# Little Miss Gracie Poo!



## karlabythec (Nov 9, 2008)

Took this today...she is getting so hard to photograph...it has been a while since I have posted a picture of her! 
This was her response to the words "wanna go bye bye"...lol


----------



## Posh's Mom (Dec 20, 2007)

Karla she's all grown up! Wow! What a beauty queen!


----------



## MopTop Havanese (Sep 25, 2006)

What a little sweetie!


----------



## karlabythec (Nov 9, 2008)

she just had a bath on Sunday....she gets dirty so fast. LOL


----------



## Sheri (Oct 11, 2008)

She's cute! Looks like she likes walks, too! Hope you took her out! :biggrin1:


----------



## karlabythec (Nov 9, 2008)

no, i tricked her for a picture...how mean, huh? shame on me!


----------



## Amy R. (Jul 1, 2007)

very cute~~she is ready to stroll down the avenue, the little beauty!


----------



## Lina (Apr 26, 2007)

haha, SO cute!


----------



## marjrc (Jan 13, 2007)

Karla, you must be kidding.

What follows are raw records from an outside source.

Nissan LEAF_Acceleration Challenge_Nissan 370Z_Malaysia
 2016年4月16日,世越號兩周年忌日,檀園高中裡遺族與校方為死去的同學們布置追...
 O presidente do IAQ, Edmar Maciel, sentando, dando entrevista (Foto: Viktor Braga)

Only ONE picture of sweet Gracie??!!? :brick: 

She's so cute! :biggrin1:


----------



## Eva (Jun 20, 2008)

I agree, we need more pics :biggrin1:
Gracie is so cute Karla, How big is she now?


----------



## kelrobin (Jan 21, 2008)

Adorable!!


----------



## Carefulove (Mar 20, 2009)

ound: wanna go bye bye, looks like she is saying... when, where, when?...

How adorable!


----------



## Missy (Nov 6, 2006)

Gracie looks so sweet. Like a dr suess character,


----------



## karlabythec (Nov 9, 2008)

Eva said:


> I agree, we need more pics :biggrin1:
> Gracie is so cute Karla, How big is she now?


She weighed 10.4 about a week ago and she is 9 months.


----------



## karlabythec (Nov 9, 2008)

Missy said:


> Gracie looks so sweet. Like a dr suess character,


HAHAHAHAHAHA! You are right...she does. How funny. She is such a goofball!


----------



## ama0722 (Nov 28, 2006)

She has such a cute nose on her


----------



## Missy (Nov 6, 2006)

I love her skinny neck and big bushy paws!!! she makes my boys look like the incredible hulks~


----------



## Pixiesmom (Jul 31, 2008)

Gracie, you are so darned cute!

Beth and Pixie Puff


----------



## Scooter's Family (May 23, 2008)

Oh, she's so cute!!!


----------



## marb42 (Oct 19, 2008)

Her face and smile are just so sweet! What a beautiful girl
Gina


----------



## Julie (Feb 8, 2007)

What a cute girl Gracie is Karla! We need more pictures though!hoto::boink:hoto::boink:


----------